:: Work required ::
Reproduce every one of the following records verbatim, with no changes.

Spatial reasoning question data:
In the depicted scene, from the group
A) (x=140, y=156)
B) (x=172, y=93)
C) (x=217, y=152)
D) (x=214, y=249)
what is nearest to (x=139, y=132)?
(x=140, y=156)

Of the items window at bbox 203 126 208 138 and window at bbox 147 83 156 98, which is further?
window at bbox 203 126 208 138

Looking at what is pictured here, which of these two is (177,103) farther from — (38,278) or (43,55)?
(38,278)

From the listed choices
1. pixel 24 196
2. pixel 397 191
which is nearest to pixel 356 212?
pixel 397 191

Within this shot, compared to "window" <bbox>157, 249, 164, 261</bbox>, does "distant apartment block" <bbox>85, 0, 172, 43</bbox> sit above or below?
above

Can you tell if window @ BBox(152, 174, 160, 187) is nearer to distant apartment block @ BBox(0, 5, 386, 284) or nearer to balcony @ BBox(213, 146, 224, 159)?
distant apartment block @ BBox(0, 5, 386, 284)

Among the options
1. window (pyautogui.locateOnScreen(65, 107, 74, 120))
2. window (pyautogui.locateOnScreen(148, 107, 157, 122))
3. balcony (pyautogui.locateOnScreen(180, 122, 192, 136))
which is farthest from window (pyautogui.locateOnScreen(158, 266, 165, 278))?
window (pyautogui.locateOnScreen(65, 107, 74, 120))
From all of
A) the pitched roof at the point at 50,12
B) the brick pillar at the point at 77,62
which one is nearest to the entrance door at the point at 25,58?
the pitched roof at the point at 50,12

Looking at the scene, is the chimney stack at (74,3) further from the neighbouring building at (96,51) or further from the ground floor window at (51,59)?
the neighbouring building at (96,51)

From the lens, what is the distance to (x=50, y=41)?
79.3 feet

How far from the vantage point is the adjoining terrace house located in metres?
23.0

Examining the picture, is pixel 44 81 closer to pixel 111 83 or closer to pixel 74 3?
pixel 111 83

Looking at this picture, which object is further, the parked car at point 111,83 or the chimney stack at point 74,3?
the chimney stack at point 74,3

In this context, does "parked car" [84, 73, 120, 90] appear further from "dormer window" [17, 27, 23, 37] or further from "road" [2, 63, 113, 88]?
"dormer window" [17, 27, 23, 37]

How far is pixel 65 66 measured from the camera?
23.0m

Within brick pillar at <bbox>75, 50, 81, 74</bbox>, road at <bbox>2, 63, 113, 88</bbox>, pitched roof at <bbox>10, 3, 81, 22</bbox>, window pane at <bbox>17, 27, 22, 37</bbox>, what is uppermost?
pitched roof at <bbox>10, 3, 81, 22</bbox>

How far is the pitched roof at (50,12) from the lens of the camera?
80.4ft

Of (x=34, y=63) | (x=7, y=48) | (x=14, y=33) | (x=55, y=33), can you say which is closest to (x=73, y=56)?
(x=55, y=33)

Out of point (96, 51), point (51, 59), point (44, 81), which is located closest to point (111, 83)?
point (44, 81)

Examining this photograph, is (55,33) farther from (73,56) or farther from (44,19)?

:: Result of this task ::
In the depicted scene, from the group
A) (x=140, y=156)
B) (x=172, y=93)
C) (x=217, y=152)
D) (x=214, y=249)
what is nearest to (x=139, y=132)?
(x=140, y=156)

Of the items window at bbox 203 126 208 138 and window at bbox 147 83 156 98, which is further?
window at bbox 203 126 208 138

Looking at what is pictured here, which of these two is (177,103) farther from — (38,278) or (43,55)?
(38,278)

From the listed choices
1. pixel 24 196
2. pixel 397 191
which is nearest to pixel 356 212?
pixel 397 191

Within this shot, compared to "window" <bbox>157, 249, 164, 261</bbox>, does "distant apartment block" <bbox>85, 0, 172, 43</bbox> sit above or below?
above

Can you tell if window @ BBox(152, 174, 160, 187) is nearer to distant apartment block @ BBox(0, 5, 386, 284) or nearer to balcony @ BBox(213, 146, 224, 159)?
distant apartment block @ BBox(0, 5, 386, 284)

Among the options
1. window (pyautogui.locateOnScreen(65, 107, 74, 120))
2. window (pyautogui.locateOnScreen(148, 107, 157, 122))
3. balcony (pyautogui.locateOnScreen(180, 122, 192, 136))
which is farthest from window (pyautogui.locateOnScreen(158, 266, 165, 278))?
window (pyautogui.locateOnScreen(65, 107, 74, 120))
From all of
A) the pitched roof at the point at 50,12
B) the brick pillar at the point at 77,62
which one is nearest to the entrance door at the point at 25,58?
the pitched roof at the point at 50,12

Looking at the scene, is the chimney stack at (74,3) further from the neighbouring building at (96,51) or further from the ground floor window at (51,59)?
the neighbouring building at (96,51)

From the lens, what is the distance to (x=50, y=41)?
79.3 feet

How far from the vantage point is the adjoining terrace house located in metres?
23.0

Examining the picture, is pixel 44 81 closer to pixel 111 83 or closer to pixel 74 3?
pixel 111 83

Looking at this picture, which object is further, the parked car at point 111,83 or the chimney stack at point 74,3?
the chimney stack at point 74,3

In this context, does "parked car" [84, 73, 120, 90] appear further from "dormer window" [17, 27, 23, 37] or further from "road" [2, 63, 113, 88]?
"dormer window" [17, 27, 23, 37]

How far is pixel 65 66 measured from the camera?
23.0m

Within brick pillar at <bbox>75, 50, 81, 74</bbox>, road at <bbox>2, 63, 113, 88</bbox>, pitched roof at <bbox>10, 3, 81, 22</bbox>, window pane at <bbox>17, 27, 22, 37</bbox>, what is uppermost?
pitched roof at <bbox>10, 3, 81, 22</bbox>

How far is the pitched roof at (50,12) from the lens of the camera?
80.4ft

Of (x=34, y=63) | (x=7, y=48) | (x=14, y=33) | (x=55, y=33), can you say which is closest to (x=73, y=56)?
(x=55, y=33)

Out of point (96, 51), point (51, 59), point (44, 81), which is located closest to point (111, 83)?
point (44, 81)

Examining this photograph, is (55,33) farther from (73,56) or farther from (44,19)?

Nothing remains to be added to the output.